[Problem statement] In the text below on fouling in crude tower diesel draws, what kind of trays replaced the conventional moving valve trays in the diesel section?

Question 64: Based on your experience, what are causes of fouling in the diesel/distillate draws of crude, vacuum, and coker fractionation towers? Does this migrate to downstream diesel hydrotreating units? What mitigation strategies are being employed to overcome these issues?
LEE (BP North America)
We have been concerned with potential phosphorous fouling on units processing Canadian heavy crude oil. We are aware that some refiners have experienced and reported on significant phosphorus fouling issues in the light diesel or jet draw section of the crude tower, as well as in the crude furnace. While we are concerned with the issue and monitor for it, we have not had any particular callout issues with CDU phosphorus fouling. In our view, the fouling of interest in the diesel draw section is differentiated from the amine or ammonia salt fouling that we typically see in the cooler top section of the tower. These particular salts condense at colder temperatures about less than 300°F, and we have not typically seen issues with these salts in the diesel section except for a particular example that I will describe shortly.
We have converted from conventional moving valve trays to fixed valve trays in the diesel section of a crude tower to help mitigate fouling. However, we have not yet definitively demonstrated the benefit of the modification as it is difficult to achieve site-by-site comparative conditions for doing such. This is a preemptive type of tower internals modification.
Many of our refineries are particularly concerned with any downstream unit impacts. We take phosphorus samples in our CDU products and closely monitor if issues are suspected or if there is a phosphorous-bearing crude scheduled or suspected to be in the crude supply. In the table below, you can see examples of some suspect Canadian crudes. The phosphorous contents are shown for these crudes. We monitor unit health and operations closely on our CDU blends that are in the 2 ppm to 3 ppm phosphorous content range.

[Given data]

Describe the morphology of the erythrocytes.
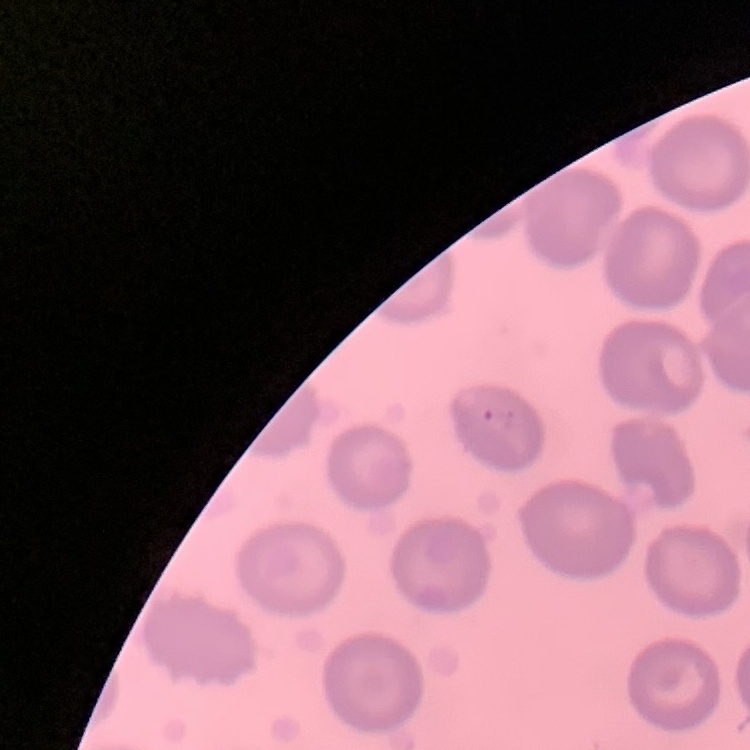

They show no rouleaux formation.

Summary:
  - Stain: Field's or Giemsa
  - Preparation: thin peripheral smear
  - Image type: one tile cut from a larger photomicrograph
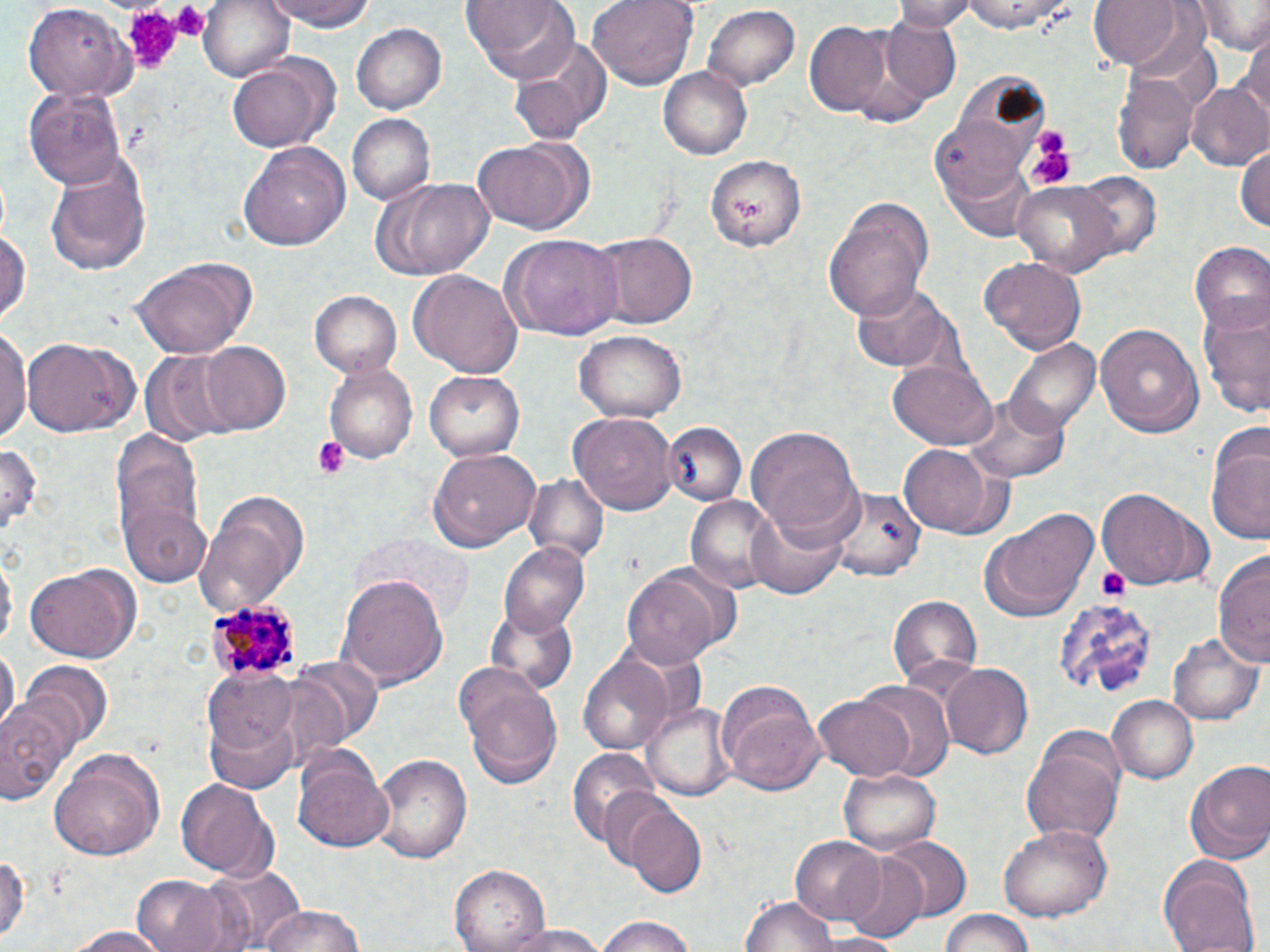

[Problem solution] Fixed valve trays.